From: John Sothras
Sent: March 7, 2007
To: rule-comments@sec.gov
Subject: File No. S7-25-06


To Whom It May Concern:

I hereby protest the proposed changes that would increase the definition of an accredited investor to a natural person with a net worth of over $2.5 million, exclusive of home and real estate used in business. My comments are as follows:

1. As well meaning as proposed, this would not add any more protection for investors than is already in place. Yes, there is some evidence that investors are being defrauded or experiencing losses, and I realize that the whole thrust of the proposed rules changes has come from your investigation into private pools and hedge funds and their practices, and the resulting failure of some of those entities. Due to the lack of transparency and undisclosed conflicts of interest, the proposed changes to rules 216 and 509 have found their way into the news. The proposed changes, however, in my opinion cut much too broad a swath, negatively affecting a majority of private offerings rather than focusing solely on the offending vehicles. Of course, inflation has increased the population of accredited investors, but the advent of the Internet and other media has exponentially increased the the amount of relevant information available to investors.

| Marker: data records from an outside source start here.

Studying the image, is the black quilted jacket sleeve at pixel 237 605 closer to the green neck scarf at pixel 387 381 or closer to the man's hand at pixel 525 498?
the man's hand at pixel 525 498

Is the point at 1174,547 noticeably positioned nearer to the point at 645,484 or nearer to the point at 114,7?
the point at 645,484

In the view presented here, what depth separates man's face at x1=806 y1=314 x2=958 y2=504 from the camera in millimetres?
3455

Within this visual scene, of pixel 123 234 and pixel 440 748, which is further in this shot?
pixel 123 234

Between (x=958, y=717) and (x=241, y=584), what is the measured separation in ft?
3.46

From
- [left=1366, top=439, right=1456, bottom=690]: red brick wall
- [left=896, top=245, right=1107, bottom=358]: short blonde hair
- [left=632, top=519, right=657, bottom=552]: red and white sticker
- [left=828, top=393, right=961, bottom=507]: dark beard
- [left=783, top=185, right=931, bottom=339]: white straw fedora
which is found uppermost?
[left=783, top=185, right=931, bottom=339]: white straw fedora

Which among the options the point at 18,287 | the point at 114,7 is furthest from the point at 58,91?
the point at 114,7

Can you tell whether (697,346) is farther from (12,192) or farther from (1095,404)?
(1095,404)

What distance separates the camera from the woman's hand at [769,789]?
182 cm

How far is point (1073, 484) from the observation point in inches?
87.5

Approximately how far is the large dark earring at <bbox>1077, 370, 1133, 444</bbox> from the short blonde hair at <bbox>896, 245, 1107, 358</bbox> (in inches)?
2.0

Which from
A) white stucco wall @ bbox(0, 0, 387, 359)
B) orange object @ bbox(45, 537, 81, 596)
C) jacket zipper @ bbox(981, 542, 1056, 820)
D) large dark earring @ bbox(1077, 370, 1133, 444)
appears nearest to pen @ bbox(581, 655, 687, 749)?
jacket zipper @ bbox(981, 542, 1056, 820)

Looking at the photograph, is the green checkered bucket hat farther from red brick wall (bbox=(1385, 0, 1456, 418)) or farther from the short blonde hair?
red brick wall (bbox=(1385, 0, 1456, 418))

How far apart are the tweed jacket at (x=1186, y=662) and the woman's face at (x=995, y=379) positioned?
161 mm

2. It is my belief that investors whose net worth does not conform to the proposed rules changes will be unduly punished, not only for being successful, but also by restricting their exposure to the appropriate investment vehicles suggested by their financial advisors. Our financial advisor understands the prudent man rule and the due diligence required of each investment vehicle, and if satisfied, appropriately makes the suggestion as to their viability. If these changes become law, advisors' ability to offer such investments will be severely restricted and thus take a market away from their business. It must be remembered that individuals and families investing in these non-traditional investments that require disclosure through private placement memoranda (PPM's) are performing a social good, not speculating in hedge funds and other private pools whose disclosure is limited.

3. Also, it is important to note that a significant body of current real estate owners have taken advantage of IRS section 1031 rules and, therefore, could be deprived of exchanging their real estate properties into other tax-deferred real estate if these rules changes are enacted.

4. I fail to see any evidence that higher net worth above the current requirements make investors more sophisticated. As a family, we consider ourselves accredited investors who have managed to accumulate our assets through hard work and consider ourselves financially astute, more so than the super wealthy who may have inherited their money.

5. We are investors in non-traditional vehicles typically non-correlated to equity markets, providing a degree of diversification and reduced investor risk.

We understand investments can be complex, but not beyond our comprehension as accredited investors. Please keep the current rules in place or narrow the scope of the proposed changes.

We appreciate your consideration of our comments.